Hi, I’m looking for some general information about how well I would be able to track one particular dancer in a group of 5 dancers. Their outfits would be similar and there would be frequent occlusions of the target by other dancers.

The setup would be an Orin NX or a Jetson Nano with either a zed mini or a zed 2i. Ideally the smaller the better.

Would the 3d object tracking be able to maintain a robust track in this situation?

Myzhar · November 17, 2025, 1:17pm

Hi @nanashi
Welcome to the Stereolabs community.

What I can say is that it’s almost impossible to do what you described using a single camera.
More than one camera is recommended to improve the detection under occlusions.
Furthermore, the Jetson Nano is surely not recommended because not powerful enough to run precise skeleton tracking models in real-time.
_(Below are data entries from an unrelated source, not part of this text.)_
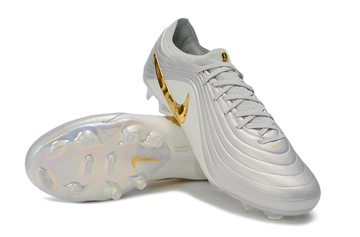 Nike Tiempo Legend XI Elite FG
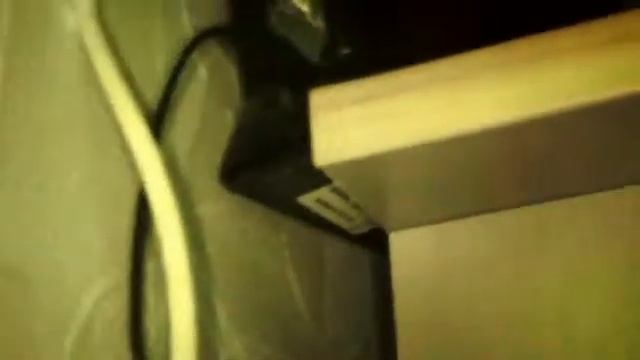 Видео с веб-камеры. Дата: Jul 14, 2012 2:31:50 AM.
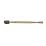  HAMMER 601-028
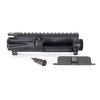 FAXON FIREARMS ENHANCED FORGED UPPER RECEIVER COMPLETE BLACK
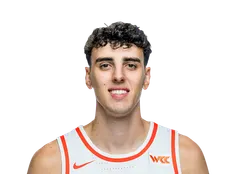 Jorge Diaz Graham headshot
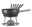 Spring Fondue-Set Spring Fondue-Set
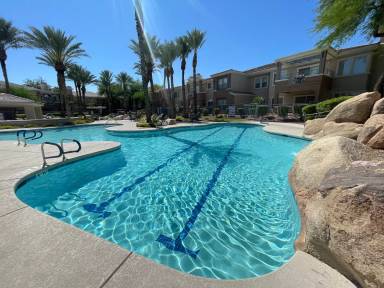 Main picture of 820 Picotte St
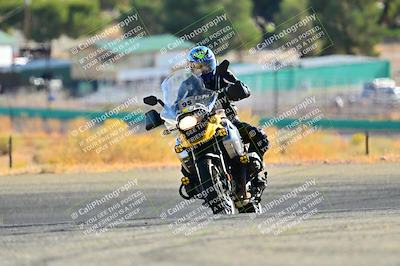 media/Nov-08-2024-Total Control (Fri) [[7e3f4e5a67]]/Group 2/Session 4-135PM/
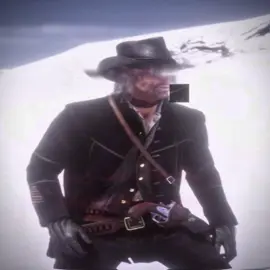 #VGFD #fyp #foryou #foryoupage #johnmarston @Jack Marston @👾 @ᴺᴷ⁹Croxwin 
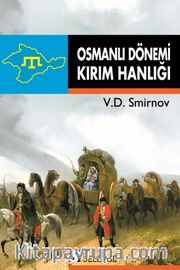 Osmanlı Dönemi Kırım Hanlığı
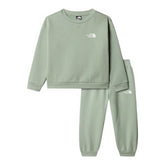 NF0A8EFMBQ1 - Completi - The North Face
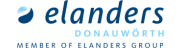 Elanders Donauwörth GmbH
I recommend you consider a multi-camera approach using Orin NX for local skeleton tracking and a central server PC to fuse all the information together.

Read more here:

nanashi · November 18, 2025, 3:52am

Thanks for the response and sorry but I meant Jetson Orin Nano Super not the old regular jetson nano. Would that be powerful enough for the tracking you are referring to? Currently I have:

1x Orin NX

1x Orin Nano super

1x zed 2i

1x zed mini

My goal is to keep a regular non-stereo camera on a moving platform oriented towards the selected dancer. I could have one of the cameras fixed to something high up near or over the dance area and pointed downward.

It them seems like it would probably require the mobile camera attached to the platform locating itself via SLAM in a unified coordinate space with the fixed camera. Fusion sounds like it would be able to accomplish this, but do you see anything that could be problematic for it in this scenario? Anything perhaps like drifting coordinate space synchronization over time as an example.
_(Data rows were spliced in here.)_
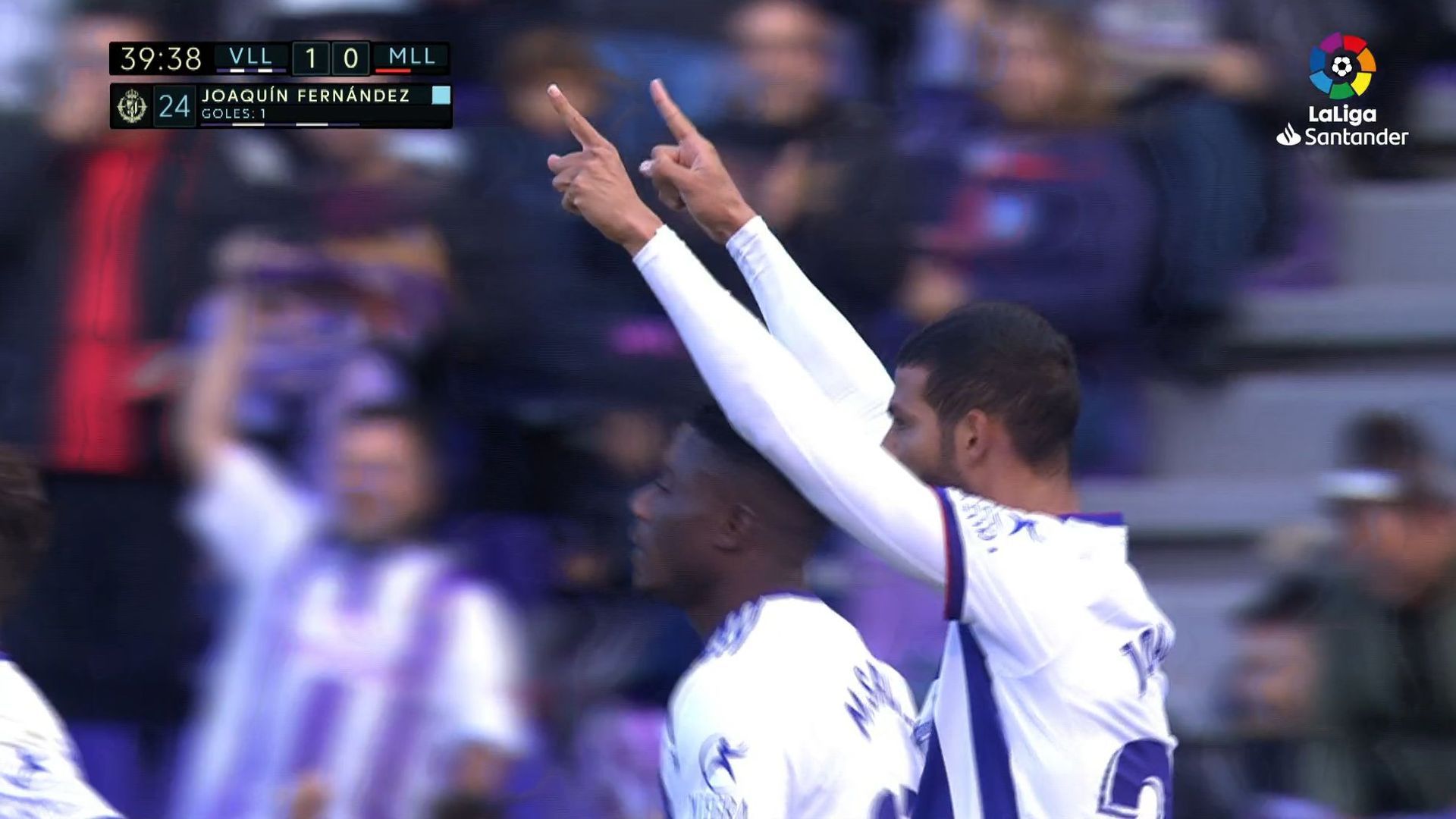 valladolid.png valladolid.png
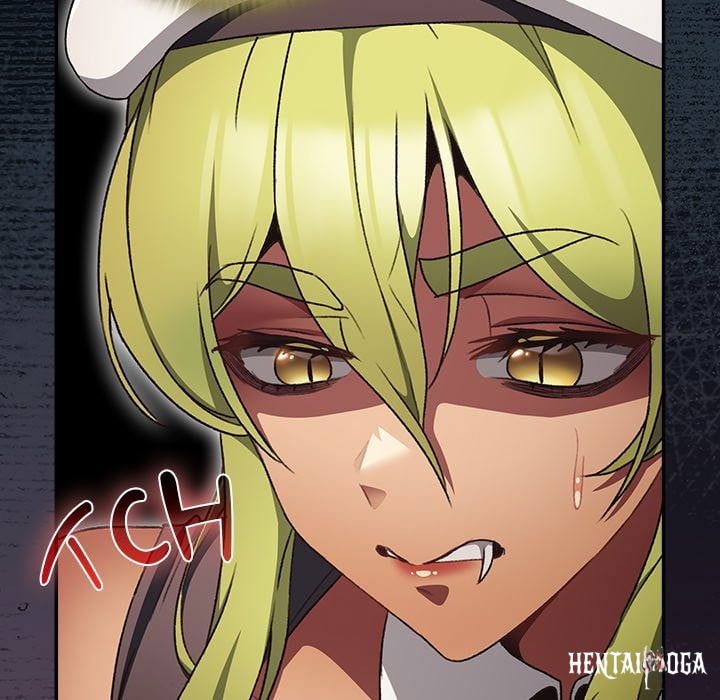 Thrust &amp; Conquer Thrust & Conquer Chapter 30 - Page 144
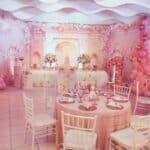 Wedding-Themes-Ultimate-List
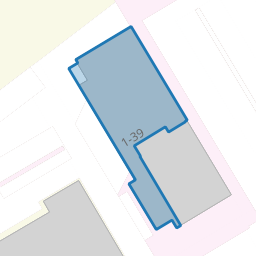 Perceel HKK01-D-10550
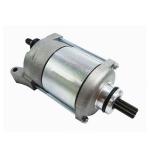 Motor de Partida SCT CRF230F 08/10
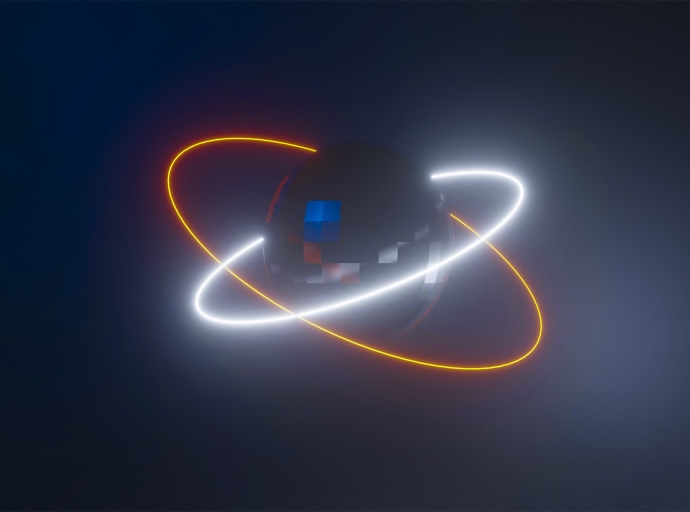 CRASH Clock: 2.8 Days Until Orbital Chaos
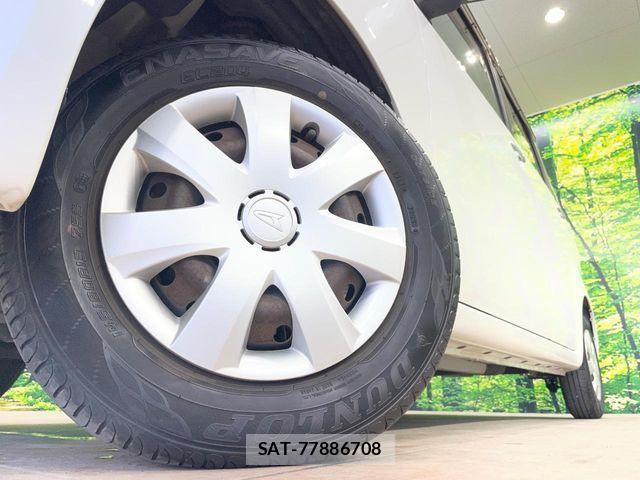 Daihatsu TANTO EXE 2010-11 7503225-12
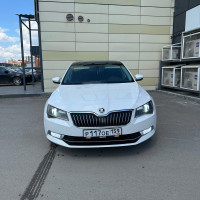 — миниатюра 1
Would a higher up angle affect human detection and tracking?

A higher angle would show more head and shoulders and less lower body, but also have much less occlusion. Skeleton tracking is not necessary, only position is needed. What would the ideal angle the fixed camera should be?
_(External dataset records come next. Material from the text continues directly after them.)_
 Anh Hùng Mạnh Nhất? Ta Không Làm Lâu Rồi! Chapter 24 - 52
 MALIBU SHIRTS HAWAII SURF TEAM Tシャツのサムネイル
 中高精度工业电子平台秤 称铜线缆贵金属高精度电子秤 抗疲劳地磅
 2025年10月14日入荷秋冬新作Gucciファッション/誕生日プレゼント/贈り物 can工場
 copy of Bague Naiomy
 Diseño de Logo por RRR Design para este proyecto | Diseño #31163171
Should the mobile camera also contribute to detection and tracking or solely do SLAM to properly locate itself and just reorient the platform to target coordinates provided by the fixed camera’s tracking?

Thank you!

Myzhar · November 18, 2025, 1:50pm

You can use it to perform single-camera Skeleton Tracking locally and send the result to the fusion server.

Simultaneously, each camera can be used to perform Positional Tracking.

Please note that there’s no processing onboard the cameras; the host device performs detection and localization using the cameras’ stream.